On November 5, SNTS announced that third quarter revenue jumped 22% year-over-year to $32.2 million. Santarus reported net income of $5.3 million, or $0.09 per share, compared with a net (loss) of ($4.0 million), or $(0.08) per share, for the third quarter of 2008.

For the nine months ended September 30, 2009, total revenues increased 18% to $110.1 million. The company reported net income of $7.6 million, or $0.13 per share, compared with a net (loss) of ($8.4 million), or $(0.16) per share, for the first nine months of 2008.

SNTS also just announced the first of two expected FDA approvals. On December 1, SNTS and Merck & Co. (NYSE: MRK, Stock Forum) announced that the Food and Drug Administration approved Merck's over-the-counter version of the Santarus prescription heartburn drug Zegerid.

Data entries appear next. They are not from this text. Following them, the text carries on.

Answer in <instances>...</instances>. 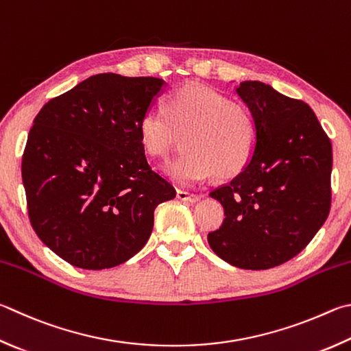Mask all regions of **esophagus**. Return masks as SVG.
I'll return each instance as SVG.
<instances>
[{
	"mask_svg": "<svg viewBox=\"0 0 351 351\" xmlns=\"http://www.w3.org/2000/svg\"><path fill=\"white\" fill-rule=\"evenodd\" d=\"M178 199L181 201H186V202H197L202 197V195H195V193H189V192H184V190H178L176 192Z\"/></svg>",
	"mask_w": 351,
	"mask_h": 351,
	"instance_id": "34e87169",
	"label": "esophagus"
}]
</instances>
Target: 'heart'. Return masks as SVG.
<instances>
[{"label": "heart", "mask_w": 351, "mask_h": 351, "mask_svg": "<svg viewBox=\"0 0 351 351\" xmlns=\"http://www.w3.org/2000/svg\"><path fill=\"white\" fill-rule=\"evenodd\" d=\"M139 136L150 155L167 158L184 145L186 154L169 162L171 180L190 184L210 175L238 176L256 149V123L248 107L201 84H187L167 98L165 112L152 109L139 119Z\"/></svg>", "instance_id": "obj_1"}]
</instances>
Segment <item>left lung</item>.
<instances>
[{"mask_svg":"<svg viewBox=\"0 0 351 351\" xmlns=\"http://www.w3.org/2000/svg\"><path fill=\"white\" fill-rule=\"evenodd\" d=\"M237 93L256 123L250 164L210 196L224 207L212 250L244 270H267L302 252L331 206V143L304 101L261 81H242Z\"/></svg>","mask_w":351,"mask_h":351,"instance_id":"1","label":"left lung"}]
</instances>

San Diego-based Santarus partnered with Schering-Plough Corp. (NYSE: SGP, Stock Forum) on the over-the-counter version, and stands to receive a $20 million milestone payment based on the approval. It could also get up to $37.5 million in sales milestone payments, along with royalties on sales.

“We are pleased that Schering-Plough HealthCare Products has achieved this significant regulatory milestone for ZEGERID OTC and we look forward to seeing the product on retail store shelves across the United States in the first half of 2010,” said company President and CEO Gerald T. Proehl.